TRIBAL WARFARE EXAMINED-When I look around the world today-- and particularly, at English speaking societies-- entire nations seem to be having a kind of severe mental breakdown. America. Britain. Nation after nation is falling into the grip of a kind of mania, driven by strange, foolish, downright bizarre myths.

You can see evidence everywhere you look-- once you know what you’re looking for. Anti-vaxxers. Flat earthers. Extremists. Supremacists. Collective delusions, all. But I want to go deeper in this little essay and explore the collective delusion at the root of this age of collapse. 

The truth is that our societies are not ruled by reason, logic, and morality anymore-- they have been conquered by collective delusions -- something like mass fantasies, which please us, in a time when facing the truth, reading the headlines, becomes a little more difficult every day. When we say things like “the truth doesn’t matter anymore” or “our leaders are pathological liars” or “nobody can reason with those people,” we’re talking about collective delusions: a psychology which can’t distinguish what’s real from what’s imagined anymore. Doesn’t that line seem to have been crossed — that enough people can’t tell what’s real from what’s imagined — to plunge even rich, powerful societies like America and Britain into spectacular breakdowns, that the world’s jaws are dropped by…in just a few short years? That’s how powerful collective delusion are, my friends — and we ignore them, their growth and genesis, their existence and reality, at our peril. 

(Now, collective delusion doesn’t mean that every single person in a society believes in outlandish, bizarre things — you, gentle reader, probably don’t — but it does mean that enough of them do, and it can badly destabilize a society. How many are enough? The unfortunate truth, which we still haven’t quite grasped, is that it doesn’t take a majority to plunge a society in chaos — just a committed enough, collectively deluded minority, as in the cases of Brexit and the American collapse, neither of which are supported by majorities anymore, but it’s too late, really, to change the explosive nature of catastrophe.) 
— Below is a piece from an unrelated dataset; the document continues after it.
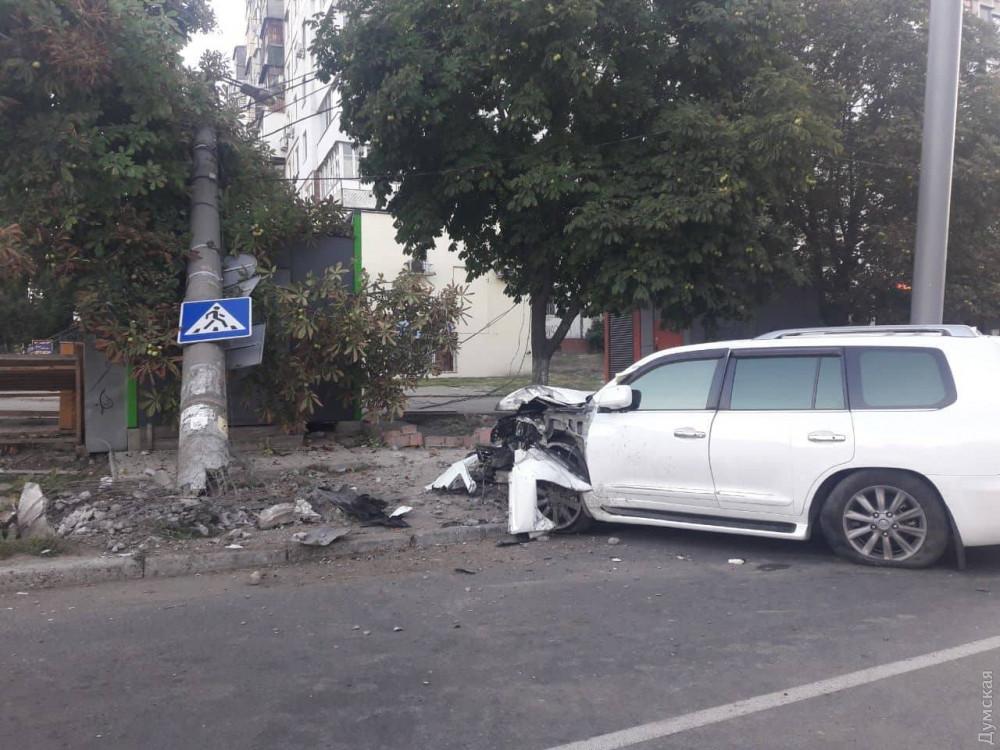 На Таирова «Лексус» врезался в электроопору и МАФ: водитель был пьян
There are three types of collective delusions which are ripping the world apart. Let me go through them one by one. 

The first are delusions of grandeur. What are “Make America Great Again!” or “Brexit means Brexit!” but delusions of grandeur, really? The technical definition is “a sense of over-inflated worth, power, or status” — or more accurately, the need for it. And that is exactly what we observe spreading around the globe — as the global economy stalls, societies are reverting to age old supremacies. Our tribe must be number one. Our nation is the best. Our destiny is not to be poor. We are the rulers of the world — everything belongs to us. This is the fundamental delusion behind the spreading wave of global neo-fascism — a return to the imperial politics of tribal warfare, the need to be superior to others, instead of coexisting as equals. 
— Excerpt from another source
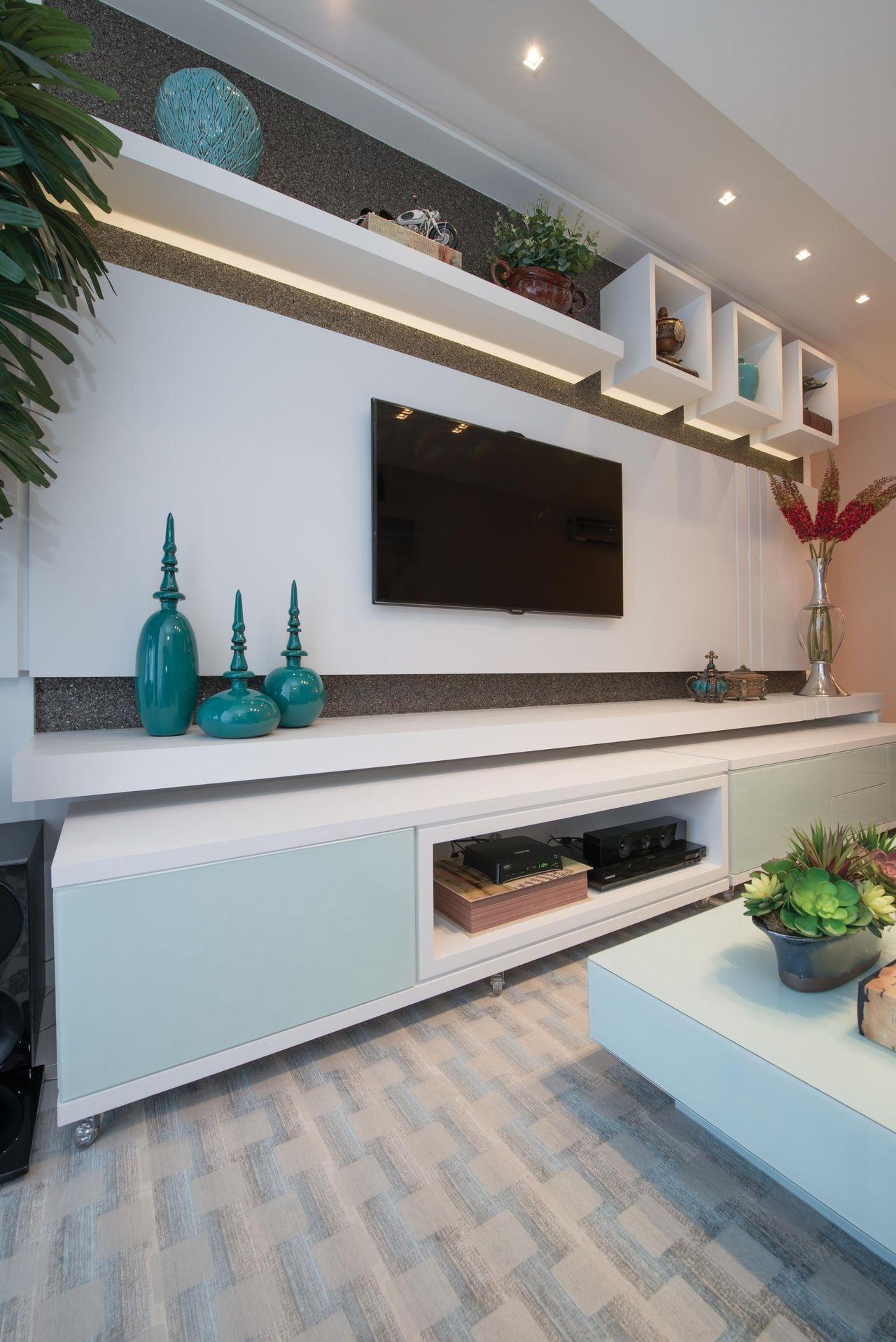 Sala De Estar Com Rack Branco E Vaso Azul De Actual Design 104178  -> Vasos Na Sala De Tv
Delusions of grandeur are afflicting the English-speaking world first and hardest because the English-speaking world has long had a fragile psychology of narcissism. Britain and then America built the world’s mightiest empires. They came to think the world revolved around them — and in a way, it did — but only by force, not through consent. Brexit and Trumpism are the shadows of these dead empires, the feelings of inadequacy and neglect that haven’t been “processed” yet, as an American psychologist might say. They are reflections of the need to be above, atop, beyond everyone else — and centered by them, too. But that world also requires a return to war, supremacy, hatred, and colonization — and that is why America and Britain are regressing now at lightspeed. 
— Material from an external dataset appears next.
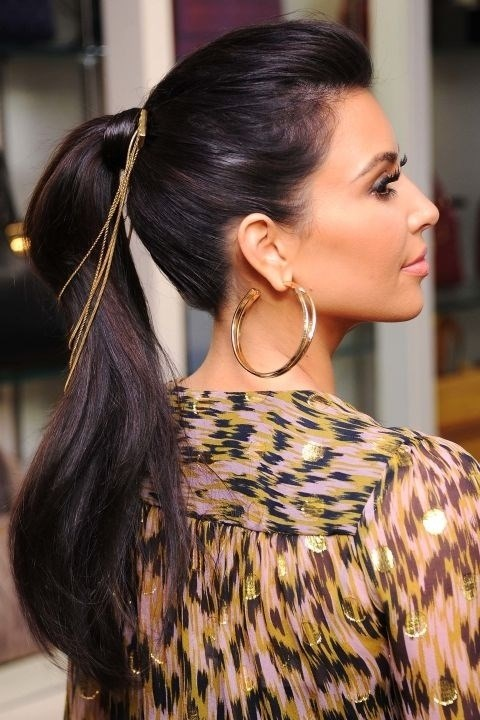 **Sept. 21, 2011** When hosting a jewellery collection launch, even your ponytail needs gold chains.
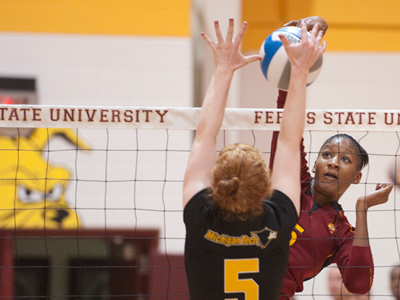 Senior Arielle Goodson recorded a match-leading 20 kills and three block assists in Sunday's victory.  (Photo by Ed Hyde)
Enough Americans and Brits genuinely believe they must be the most powerful and supreme people in the world to sacrifice their entire societies for that very cause — breaking up with neighbors, tearing up alliances, lashing out, putting kids in camps — which, of course, is a Pyrrhic victory for any modern society. 

The flipside of delusions of grandeur are persecution fantasies — and they often go hand in hand. If you are the best, the most superior, the most supreme — then why isn’t the world recognizing you? Because you are being persecuted by some malign, all-powerful monster. And if you could just get rid of them — why, then you would rise to attain your and rightful natural position of supremacy, emperor of the world? 

Again, because America and Britain have the fragile psychology of dying empires — an easily broken narcissism — they are prey to persecution fantasies, too. Who are the malign monsters keeping Britain from assuming its rightful position as ruler of the seas again? The EU — who is demonized and scapegoated for all Britain’s problems by Brexiters, from austerity to stagnation to a broken healthcare system. But none of these problems are the EU’s fault — they are Britain’s very own choices.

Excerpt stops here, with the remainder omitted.